◆ **Trecho do texto**:
________________

FATORES QUE CONTRIBUEM PARA A VULNERABILIDADE FAMILIAR
É senso comum que os arranjos familiares em situação de risco e de maior
vulnerabilidade são aqueles chefiados por mulheres sozinhas. Ou seja, a
falência do modelo patriarcal de família, que tem na figura masculina o papel
do provedor, estaria levando a um empobrecimento crescente das novas gerações,
na medida em que muitas crianças estariam sendo criadas, cuidadas e educadas em
famílias monoparentais femininas, logo, exclusivamente por mulheres, cuja
posição no mercado de trabalho é, comparativamente à dos homens,
inquestionavelmente mais desfavorável (salários em média inferiores, menor
jornada semanal de trabalho e maior taxa de desemprego etc.).

________________

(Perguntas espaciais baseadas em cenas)

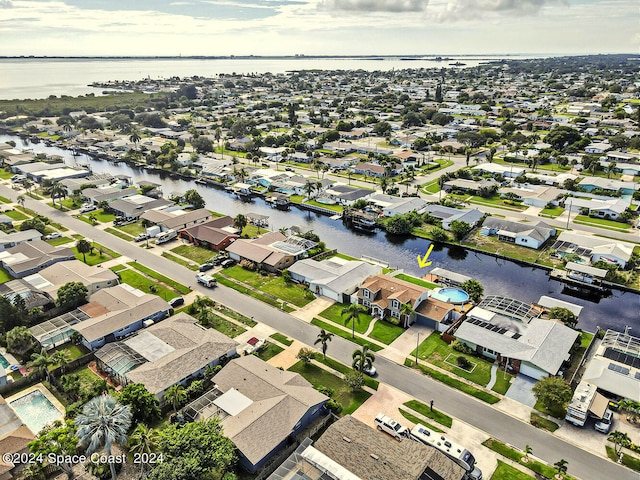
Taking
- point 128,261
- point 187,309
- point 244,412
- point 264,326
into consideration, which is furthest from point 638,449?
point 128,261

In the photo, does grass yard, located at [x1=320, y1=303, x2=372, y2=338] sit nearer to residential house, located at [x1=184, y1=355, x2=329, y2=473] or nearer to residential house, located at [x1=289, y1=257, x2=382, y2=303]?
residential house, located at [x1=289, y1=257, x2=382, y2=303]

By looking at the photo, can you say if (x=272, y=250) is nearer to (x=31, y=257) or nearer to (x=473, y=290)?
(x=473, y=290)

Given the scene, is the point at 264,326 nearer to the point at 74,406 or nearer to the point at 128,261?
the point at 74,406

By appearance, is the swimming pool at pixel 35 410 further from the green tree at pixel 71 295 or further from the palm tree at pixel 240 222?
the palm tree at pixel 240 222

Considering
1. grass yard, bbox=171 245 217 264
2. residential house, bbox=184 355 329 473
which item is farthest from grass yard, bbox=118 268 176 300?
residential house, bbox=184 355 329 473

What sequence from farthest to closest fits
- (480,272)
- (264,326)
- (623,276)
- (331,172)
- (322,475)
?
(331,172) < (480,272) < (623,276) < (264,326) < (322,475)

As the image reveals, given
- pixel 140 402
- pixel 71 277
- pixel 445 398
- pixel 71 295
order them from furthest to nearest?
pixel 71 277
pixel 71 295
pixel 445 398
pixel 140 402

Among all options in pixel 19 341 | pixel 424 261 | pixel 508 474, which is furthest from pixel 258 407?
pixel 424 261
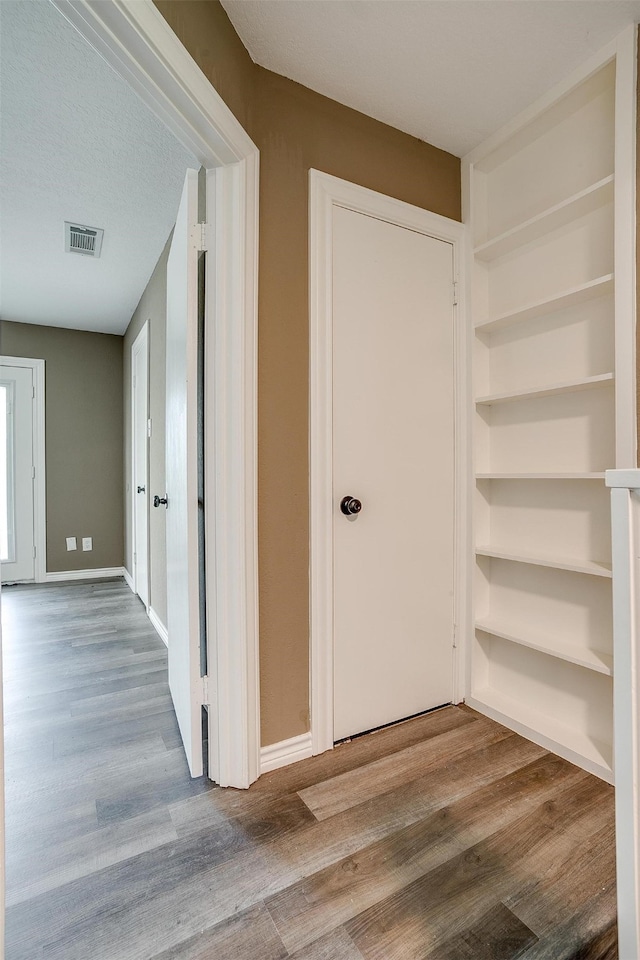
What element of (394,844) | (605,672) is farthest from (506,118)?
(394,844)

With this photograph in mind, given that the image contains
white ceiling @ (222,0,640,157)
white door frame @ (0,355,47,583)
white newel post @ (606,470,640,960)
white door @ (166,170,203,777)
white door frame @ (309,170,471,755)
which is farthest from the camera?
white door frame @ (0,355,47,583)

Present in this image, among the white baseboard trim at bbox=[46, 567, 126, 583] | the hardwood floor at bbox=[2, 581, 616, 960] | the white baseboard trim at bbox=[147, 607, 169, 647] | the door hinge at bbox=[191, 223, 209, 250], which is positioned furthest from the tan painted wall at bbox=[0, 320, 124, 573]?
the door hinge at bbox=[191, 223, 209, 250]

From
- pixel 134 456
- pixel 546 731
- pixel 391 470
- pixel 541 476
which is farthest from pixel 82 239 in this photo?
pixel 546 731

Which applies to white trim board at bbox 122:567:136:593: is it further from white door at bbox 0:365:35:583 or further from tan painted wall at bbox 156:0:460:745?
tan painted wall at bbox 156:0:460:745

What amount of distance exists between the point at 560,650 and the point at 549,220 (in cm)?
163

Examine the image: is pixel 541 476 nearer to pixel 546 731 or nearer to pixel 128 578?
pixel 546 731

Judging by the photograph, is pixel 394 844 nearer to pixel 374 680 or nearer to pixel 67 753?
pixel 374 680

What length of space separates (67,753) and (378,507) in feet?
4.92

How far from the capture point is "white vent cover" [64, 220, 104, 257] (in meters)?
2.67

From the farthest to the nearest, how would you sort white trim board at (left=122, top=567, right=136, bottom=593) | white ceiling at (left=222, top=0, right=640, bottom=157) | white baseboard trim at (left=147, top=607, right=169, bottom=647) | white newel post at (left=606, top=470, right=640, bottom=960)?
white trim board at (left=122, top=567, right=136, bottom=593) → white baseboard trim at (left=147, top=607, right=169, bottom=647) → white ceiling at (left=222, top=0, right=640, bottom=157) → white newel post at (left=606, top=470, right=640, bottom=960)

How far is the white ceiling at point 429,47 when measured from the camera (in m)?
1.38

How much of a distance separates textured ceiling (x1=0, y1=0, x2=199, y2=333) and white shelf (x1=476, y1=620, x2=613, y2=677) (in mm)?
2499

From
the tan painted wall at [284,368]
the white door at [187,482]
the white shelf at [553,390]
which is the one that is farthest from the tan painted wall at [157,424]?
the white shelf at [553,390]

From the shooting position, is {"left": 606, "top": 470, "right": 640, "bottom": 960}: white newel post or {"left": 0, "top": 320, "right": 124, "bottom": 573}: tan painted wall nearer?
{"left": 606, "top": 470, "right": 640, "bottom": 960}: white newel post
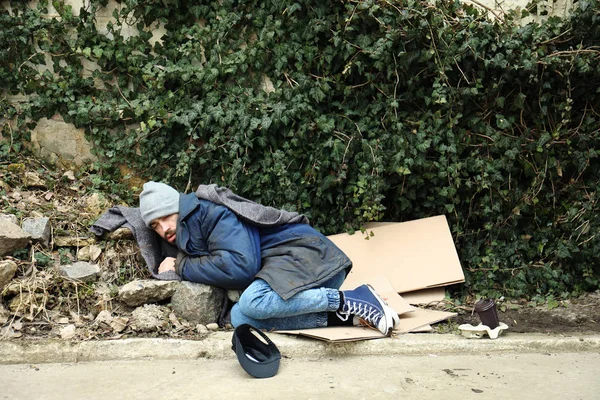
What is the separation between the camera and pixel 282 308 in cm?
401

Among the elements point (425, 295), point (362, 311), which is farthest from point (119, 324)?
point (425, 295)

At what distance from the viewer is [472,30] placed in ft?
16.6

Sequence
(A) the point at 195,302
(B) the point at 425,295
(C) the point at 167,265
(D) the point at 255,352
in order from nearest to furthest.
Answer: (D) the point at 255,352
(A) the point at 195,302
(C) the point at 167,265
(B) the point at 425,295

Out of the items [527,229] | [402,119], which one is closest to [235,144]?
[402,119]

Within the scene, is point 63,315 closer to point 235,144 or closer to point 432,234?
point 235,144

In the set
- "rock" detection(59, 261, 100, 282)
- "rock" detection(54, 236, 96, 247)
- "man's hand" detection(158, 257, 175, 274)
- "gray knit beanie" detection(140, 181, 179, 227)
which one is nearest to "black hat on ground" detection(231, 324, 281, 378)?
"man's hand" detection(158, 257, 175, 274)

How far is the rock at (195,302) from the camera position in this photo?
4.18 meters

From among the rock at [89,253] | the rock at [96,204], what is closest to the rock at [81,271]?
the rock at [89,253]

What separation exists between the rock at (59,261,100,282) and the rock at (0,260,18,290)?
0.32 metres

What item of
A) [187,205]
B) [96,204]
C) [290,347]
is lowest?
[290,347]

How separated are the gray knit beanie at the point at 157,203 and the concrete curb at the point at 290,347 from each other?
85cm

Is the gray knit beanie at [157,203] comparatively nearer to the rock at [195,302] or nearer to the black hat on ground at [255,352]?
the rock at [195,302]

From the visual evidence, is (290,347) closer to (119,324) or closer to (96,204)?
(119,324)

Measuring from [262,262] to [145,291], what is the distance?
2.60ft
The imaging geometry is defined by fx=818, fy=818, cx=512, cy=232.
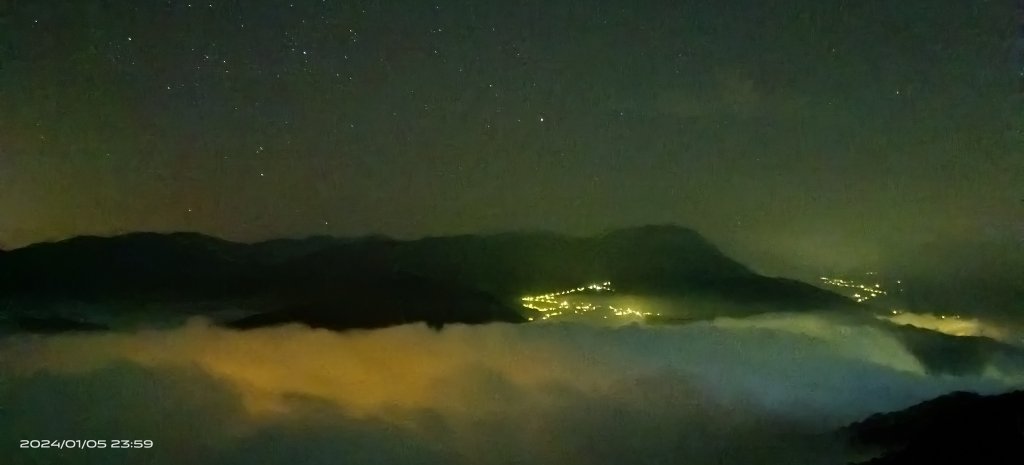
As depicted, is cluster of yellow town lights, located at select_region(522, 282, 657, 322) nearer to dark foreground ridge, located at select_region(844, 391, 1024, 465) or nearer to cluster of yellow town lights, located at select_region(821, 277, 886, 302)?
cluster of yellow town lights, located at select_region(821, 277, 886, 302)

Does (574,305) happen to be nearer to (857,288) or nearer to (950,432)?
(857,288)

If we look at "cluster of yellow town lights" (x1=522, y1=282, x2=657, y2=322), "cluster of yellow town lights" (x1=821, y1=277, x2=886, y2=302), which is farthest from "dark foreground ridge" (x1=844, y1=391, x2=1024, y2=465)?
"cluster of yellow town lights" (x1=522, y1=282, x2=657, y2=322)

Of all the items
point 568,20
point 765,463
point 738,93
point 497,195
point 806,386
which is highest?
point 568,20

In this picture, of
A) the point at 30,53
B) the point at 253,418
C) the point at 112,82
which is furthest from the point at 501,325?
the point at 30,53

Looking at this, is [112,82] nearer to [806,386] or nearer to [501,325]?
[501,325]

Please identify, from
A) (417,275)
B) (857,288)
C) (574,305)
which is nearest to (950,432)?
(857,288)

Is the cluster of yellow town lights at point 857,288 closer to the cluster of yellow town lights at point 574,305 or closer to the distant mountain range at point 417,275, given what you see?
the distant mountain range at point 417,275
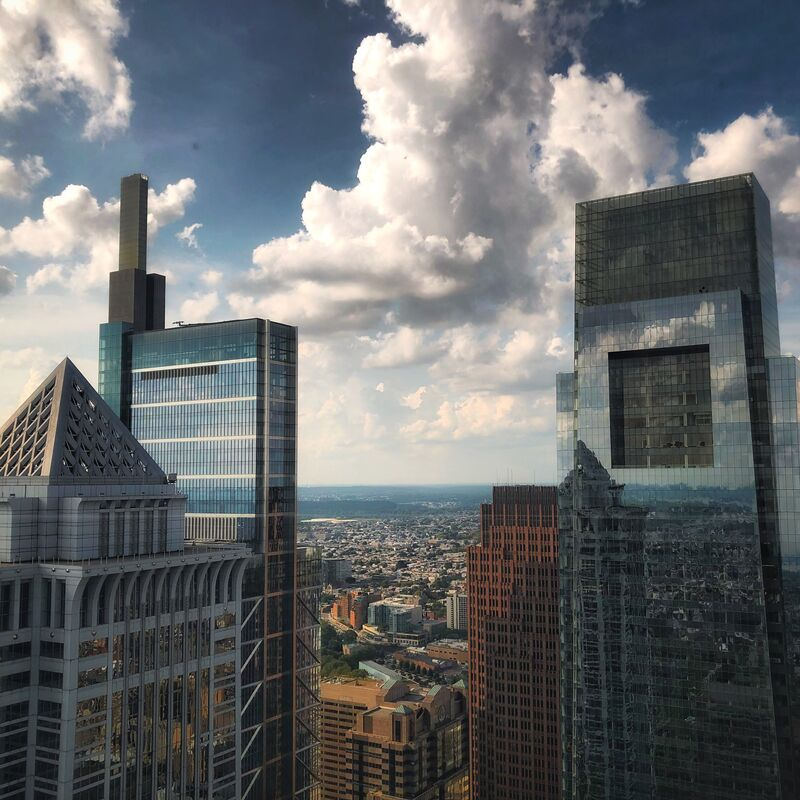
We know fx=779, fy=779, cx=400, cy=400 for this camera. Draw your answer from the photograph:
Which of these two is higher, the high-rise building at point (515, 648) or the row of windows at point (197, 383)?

________________

Substitua "provedor" por "mantenedor" na parte do texto sobre vulnerabilidade familiar que abre com as palavras "FATORES QUE CONTRIBUEM" e fecha com "de desemprego etc.).", e escreva essa parte de novo.

◆ **Resposta da tarefa**:
FATORES QUE CONTRIBUEM PARA A VULNERABILIDADE FAMILIAR
É senso comum que os arranjos familiares em situação de risco e de maior
vulnerabilidade são aqueles chefiados por mulheres sozinhas. Ou seja, a
falência do modelo patriarcal de família, que tem na figura masculina o papel
do mantenedor, estaria levando a um empobrecimento crescente das novas gerações,
na medida em que muitas crianças estariam sendo criadas, cuidadas e educadas em
famílias monoparentais femininas, logo, exclusivamente por mulheres, cuja
posição no mercado de trabalho é, comparativamente à dos homens,
inquestionavelmente mais desfavorável (salários em média inferiores, menor
jornada semanal de trabalho e maior taxa de desemprego etc.).